Etwa die Dialoge beim Bewerbungstraining: »Wichtig ist, dass sie immer die selbe Schriftart nehmen!« (eine mich betreuende Angestellte beim Job-Center war sich auch immens sicher, dass Bewerbungen nur dann überhaupt zu Erfolg führen können, wenn sie in Tahoma und Blocktext abgefasst wurden). Oder, noch absurder: »Bewerben ist wie Tanzen gehen, nur anders!«

Sicher, wenn Alice wie Bart Simpson vor einer Tafel steht und immer wieder schreibt »In Zukunft werde ich mich bemühen, jeden Tag 100 Bewerbungen zu schreiben«, dann schießt das geringfügig übers Ziel hinaus. Aber im Verlauf einer Komödie muss man halt alle Register von schleichender Subtilität bis eklatanter Übertreibung bedienen, um alle Untergruppen des Publikums zu erreichen.
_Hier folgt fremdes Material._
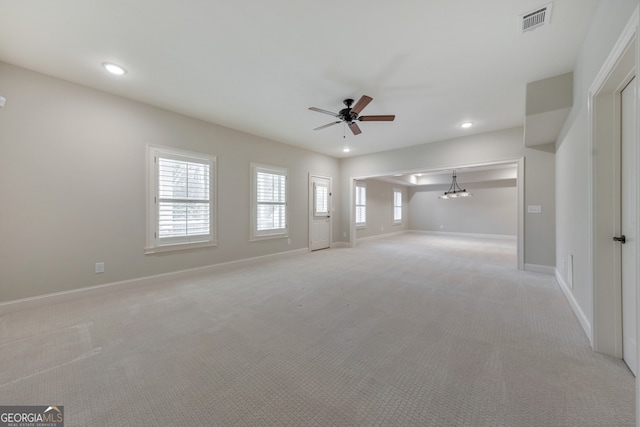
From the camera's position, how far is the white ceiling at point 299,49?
1.91m

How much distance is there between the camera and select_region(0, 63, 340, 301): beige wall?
2.62m

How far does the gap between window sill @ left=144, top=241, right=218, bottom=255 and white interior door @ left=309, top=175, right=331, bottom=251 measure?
2.72 meters

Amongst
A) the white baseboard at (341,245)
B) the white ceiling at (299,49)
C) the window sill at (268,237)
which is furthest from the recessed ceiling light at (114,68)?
the white baseboard at (341,245)

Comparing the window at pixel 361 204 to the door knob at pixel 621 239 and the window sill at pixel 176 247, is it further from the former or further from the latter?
the door knob at pixel 621 239

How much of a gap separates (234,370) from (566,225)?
4219 mm

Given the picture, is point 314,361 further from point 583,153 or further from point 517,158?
point 517,158

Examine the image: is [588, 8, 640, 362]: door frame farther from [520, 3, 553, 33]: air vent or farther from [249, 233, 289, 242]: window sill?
[249, 233, 289, 242]: window sill

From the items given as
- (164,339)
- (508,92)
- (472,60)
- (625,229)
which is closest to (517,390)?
(625,229)

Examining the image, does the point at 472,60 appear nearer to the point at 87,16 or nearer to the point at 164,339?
the point at 87,16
Reise nach Jerusalem (Lucia Chiarla)

© Filmperlen

Mich persönlich (der Filmwissenschaftler in mir) hat etwa angesprochen, dass die Montage sich hier und da nicht einer chronologischen Abfolge unterwirft, sondern den Film etwas experimenteller strukturiert, mit Traumpassagen auch mal ins Kafkaeske abdriftet. Ich habe mich gefreut, als Jan Henrik Stahlberg in einer kleinen Rolle auftauchte, der Grammatik-Nazi in mir frohlockte, als der Bewerbungscoach Alice abwatschte, weil sie »Peter-Müller-Str.« ohne Bindestriche schrieb. Sogar bei ihren Auftritten als »halbkoschere« Teilnehmerin bei einem Meinungsforschungs-Treffen konnte ich mich wiedererkennen, auch wenn ihre Bestrebungen, Benzin-Gutscheine in Bargeld zu verwandeln mal wieder etwas zu lange auf das selbe Fettnäpfchen eintraten.
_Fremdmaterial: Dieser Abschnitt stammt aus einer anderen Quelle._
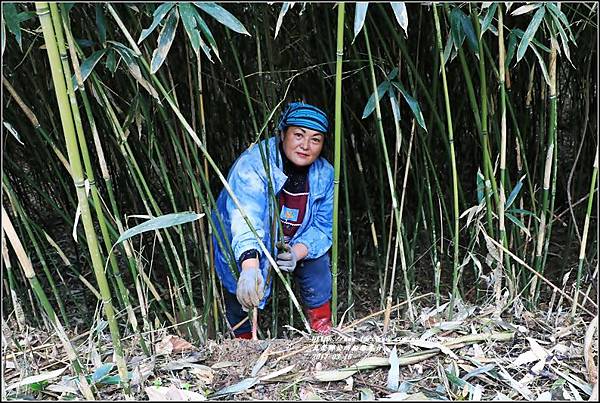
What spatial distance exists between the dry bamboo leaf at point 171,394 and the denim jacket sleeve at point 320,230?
0.62 metres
Meine kaum zu zähmende Begeisterung für den Film ging sogar soweit, dass ich mir beim Wohnmobil von Alice' Eltern den Kopf darüber zerbrach, ob die (Firmen-?)Bezeichnung »Rimor« womöglich eine Abkürzung für »rigor mortis« sein könnte. Dass ich mich (bisher) nie vor meinen Vermietern verleugnen lassen musste oder in einem Supermarkt nicht genügend Kupfergeld für den Einkauf mitgeführt habe (»Mama, was ist eine Storno?«, der Blick der Kassiererin ist auch göttlich!), sehe ich fast als eine gewisse Gnade, die der armen Alice leider nicht widerfährt, weil sie im Film wie ein Märtyrer für Millionen Deutsche mit Geldproblemen auftritt, quasi als »weiblicher HartzIV-Jesus«. Und Eva Löbau gehört ganz sicher zum besten Drittel aller Jesus-Darsteller der Filmgeschichte, selbst, wenn sie nicht ans Kreuz genagelt wird und statt einer Dornenkrone nur selbstgemachte Strähnchen trägt.